**DO THIS**
Reproduce the data below verbatim, keeping every line as it is.

(Dataset excerpt)

******

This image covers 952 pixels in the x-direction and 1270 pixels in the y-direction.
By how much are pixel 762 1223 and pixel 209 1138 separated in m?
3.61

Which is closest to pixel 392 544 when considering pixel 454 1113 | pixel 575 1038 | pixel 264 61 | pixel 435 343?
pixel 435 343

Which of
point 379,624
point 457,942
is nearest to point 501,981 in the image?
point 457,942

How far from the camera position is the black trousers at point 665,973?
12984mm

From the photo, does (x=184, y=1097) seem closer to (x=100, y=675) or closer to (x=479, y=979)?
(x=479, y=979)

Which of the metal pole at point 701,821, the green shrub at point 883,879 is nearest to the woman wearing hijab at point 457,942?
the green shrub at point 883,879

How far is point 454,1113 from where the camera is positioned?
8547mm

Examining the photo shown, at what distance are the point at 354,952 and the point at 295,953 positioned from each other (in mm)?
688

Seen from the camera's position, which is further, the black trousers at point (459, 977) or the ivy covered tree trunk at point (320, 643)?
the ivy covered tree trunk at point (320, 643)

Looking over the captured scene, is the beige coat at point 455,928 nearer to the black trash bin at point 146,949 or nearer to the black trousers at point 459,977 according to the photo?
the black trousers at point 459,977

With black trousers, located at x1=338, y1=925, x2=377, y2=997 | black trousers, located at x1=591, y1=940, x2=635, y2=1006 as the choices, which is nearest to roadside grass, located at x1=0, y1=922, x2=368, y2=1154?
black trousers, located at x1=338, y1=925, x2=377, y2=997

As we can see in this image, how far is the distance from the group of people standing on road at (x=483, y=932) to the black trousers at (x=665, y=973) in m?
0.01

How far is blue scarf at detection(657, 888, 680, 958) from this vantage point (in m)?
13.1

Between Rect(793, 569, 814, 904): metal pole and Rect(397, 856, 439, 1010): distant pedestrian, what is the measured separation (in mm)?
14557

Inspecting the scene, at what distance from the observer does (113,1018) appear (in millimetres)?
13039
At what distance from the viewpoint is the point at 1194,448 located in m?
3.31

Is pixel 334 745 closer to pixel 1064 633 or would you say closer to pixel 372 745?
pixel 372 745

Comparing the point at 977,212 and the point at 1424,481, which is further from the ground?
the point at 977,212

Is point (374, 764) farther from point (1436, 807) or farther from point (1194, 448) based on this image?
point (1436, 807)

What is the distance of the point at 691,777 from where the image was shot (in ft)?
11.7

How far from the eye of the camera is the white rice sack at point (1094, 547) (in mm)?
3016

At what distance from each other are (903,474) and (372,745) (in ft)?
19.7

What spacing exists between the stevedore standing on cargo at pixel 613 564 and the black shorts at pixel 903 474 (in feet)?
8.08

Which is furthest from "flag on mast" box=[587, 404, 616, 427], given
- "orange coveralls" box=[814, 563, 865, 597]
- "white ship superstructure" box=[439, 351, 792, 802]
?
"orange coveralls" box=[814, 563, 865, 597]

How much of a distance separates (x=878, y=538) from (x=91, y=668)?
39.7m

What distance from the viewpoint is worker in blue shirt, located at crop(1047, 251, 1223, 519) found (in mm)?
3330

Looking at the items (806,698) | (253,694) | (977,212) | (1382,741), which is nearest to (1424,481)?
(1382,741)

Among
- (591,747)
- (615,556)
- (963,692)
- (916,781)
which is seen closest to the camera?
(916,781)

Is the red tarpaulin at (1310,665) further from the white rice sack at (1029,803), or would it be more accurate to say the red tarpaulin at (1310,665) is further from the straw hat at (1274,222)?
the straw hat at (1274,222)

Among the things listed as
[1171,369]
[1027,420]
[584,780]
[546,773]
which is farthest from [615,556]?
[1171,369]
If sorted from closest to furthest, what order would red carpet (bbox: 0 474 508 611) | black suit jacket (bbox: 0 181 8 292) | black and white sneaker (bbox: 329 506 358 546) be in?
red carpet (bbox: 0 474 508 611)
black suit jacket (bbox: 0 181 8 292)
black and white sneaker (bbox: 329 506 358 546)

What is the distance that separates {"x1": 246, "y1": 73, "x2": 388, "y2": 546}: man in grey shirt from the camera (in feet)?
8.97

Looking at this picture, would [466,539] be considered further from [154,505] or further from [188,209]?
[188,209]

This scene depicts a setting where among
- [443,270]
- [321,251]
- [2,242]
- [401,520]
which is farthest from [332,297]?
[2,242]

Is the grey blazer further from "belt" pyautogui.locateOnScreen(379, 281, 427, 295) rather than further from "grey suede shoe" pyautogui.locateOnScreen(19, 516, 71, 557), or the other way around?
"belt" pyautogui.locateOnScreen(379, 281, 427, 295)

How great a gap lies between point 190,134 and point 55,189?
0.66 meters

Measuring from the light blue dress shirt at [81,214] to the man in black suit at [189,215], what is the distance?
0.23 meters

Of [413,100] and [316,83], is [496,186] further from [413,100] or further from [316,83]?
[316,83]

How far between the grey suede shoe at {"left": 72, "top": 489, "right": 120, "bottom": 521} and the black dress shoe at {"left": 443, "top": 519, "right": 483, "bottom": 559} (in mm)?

******

**RESPONSE TO THE TASK**
This image covers 952 pixels in the x-direction and 1270 pixels in the y-direction.
By how much are pixel 762 1223 and pixel 209 1138 separated in m?
3.61

Which is closest to pixel 392 544 when considering pixel 454 1113 | pixel 575 1038 | pixel 264 61 | pixel 435 343?
pixel 435 343

Which of
point 379,624
point 457,942
is nearest to point 501,981 in the image?
point 457,942

How far from the camera position is the black trousers at point 665,973?
12984mm

From the photo, does (x=184, y=1097) seem closer to (x=100, y=675) or closer to (x=479, y=979)?
(x=479, y=979)

Which of the metal pole at point 701,821, the green shrub at point 883,879 is nearest to the woman wearing hijab at point 457,942?
the green shrub at point 883,879

How far is point 454,1113 from where the camera is positioned?
8547mm

Examining the photo shown, at what distance are the point at 354,952 and the point at 295,953 positioned from each other (in mm)?
688

Seen from the camera's position, which is further, the black trousers at point (459, 977) or the ivy covered tree trunk at point (320, 643)?
the ivy covered tree trunk at point (320, 643)

Looking over the captured scene, is the beige coat at point 455,928 nearer to the black trash bin at point 146,949 or nearer to the black trousers at point 459,977 according to the photo?
the black trousers at point 459,977

With black trousers, located at x1=338, y1=925, x2=377, y2=997 | black trousers, located at x1=591, y1=940, x2=635, y2=1006 as the choices, which is nearest to roadside grass, located at x1=0, y1=922, x2=368, y2=1154?
black trousers, located at x1=338, y1=925, x2=377, y2=997

As we can see in this image, how far is the distance from the group of people standing on road at (x=483, y=932) to the black trousers at (x=665, y=973) in m?
0.01

How far is blue scarf at detection(657, 888, 680, 958) from this vantage point (in m)?
13.1

Between Rect(793, 569, 814, 904): metal pole and Rect(397, 856, 439, 1010): distant pedestrian, what is the measured separation (in mm)?
14557

Inspecting the scene, at what distance from the observer does (113,1018) appear (in millimetres)?
13039
At what distance from the viewpoint is the point at 1194,448 located in m?
3.31

Is pixel 334 745 closer to pixel 1064 633 or would you say closer to pixel 372 745?
pixel 372 745

Comparing the point at 977,212 and the point at 1424,481, which is further from the ground?
the point at 977,212

Is point (374, 764) farther from point (1436, 807) or farther from point (1194, 448) based on this image?
point (1436, 807)

What is the distance of the point at 691,777 from where the image was shot (in ft)?
11.7

How far from the eye of the camera is the white rice sack at point (1094, 547) (in mm)?
3016

At what distance from each other are (903,474) and (372,745) (in ft)?
19.7

What spacing exists between the stevedore standing on cargo at pixel 613 564 and the black shorts at pixel 903 474 (in feet)?
8.08

Which is furthest from "flag on mast" box=[587, 404, 616, 427], given
- "orange coveralls" box=[814, 563, 865, 597]
- "white ship superstructure" box=[439, 351, 792, 802]
?
"orange coveralls" box=[814, 563, 865, 597]

How much of a distance separates (x=878, y=538) from (x=91, y=668)?
39.7m

What distance from the viewpoint is worker in blue shirt, located at crop(1047, 251, 1223, 519) found (in mm)?
3330

Looking at the items (806,698) | (253,694) | (977,212) | (1382,741), which is nearest to (1424,481)?
(1382,741)

Among
- (591,747)
- (615,556)
- (963,692)
- (916,781)
which is seen closest to the camera?
(916,781)

Is the red tarpaulin at (1310,665) further from the white rice sack at (1029,803), or would it be more accurate to say the red tarpaulin at (1310,665) is further from the straw hat at (1274,222)?
the straw hat at (1274,222)

Among the things listed as
[1171,369]
[1027,420]
[584,780]
[546,773]
which is farthest from [615,556]?
[1171,369]
If sorted from closest to furthest, what order would red carpet (bbox: 0 474 508 611) | black suit jacket (bbox: 0 181 8 292) | black and white sneaker (bbox: 329 506 358 546) be in?
red carpet (bbox: 0 474 508 611)
black suit jacket (bbox: 0 181 8 292)
black and white sneaker (bbox: 329 506 358 546)

What is the distance that separates {"x1": 246, "y1": 73, "x2": 388, "y2": 546}: man in grey shirt from the camera (in feet)?
8.97

Looking at this picture, would [466,539] be considered further from [154,505] or further from [188,209]?
[188,209]

This scene depicts a setting where among
- [443,270]
- [321,251]
- [2,242]
- [401,520]
which is farthest from [332,297]?
[2,242]

Is the grey blazer further from "belt" pyautogui.locateOnScreen(379, 281, 427, 295) rather than further from "grey suede shoe" pyautogui.locateOnScreen(19, 516, 71, 557), or the other way around?
"belt" pyautogui.locateOnScreen(379, 281, 427, 295)

How great a gap lies between point 190,134 and point 55,189?
0.66 meters

Measuring from the light blue dress shirt at [81,214] to the man in black suit at [189,215], what is the distance?
0.23 meters

Of [413,100] and [316,83], is [496,186] further from [413,100] or further from [316,83]?
[316,83]

How far between the grey suede shoe at {"left": 72, "top": 489, "right": 120, "bottom": 521} and the black dress shoe at {"left": 443, "top": 519, "right": 483, "bottom": 559} (in mm)?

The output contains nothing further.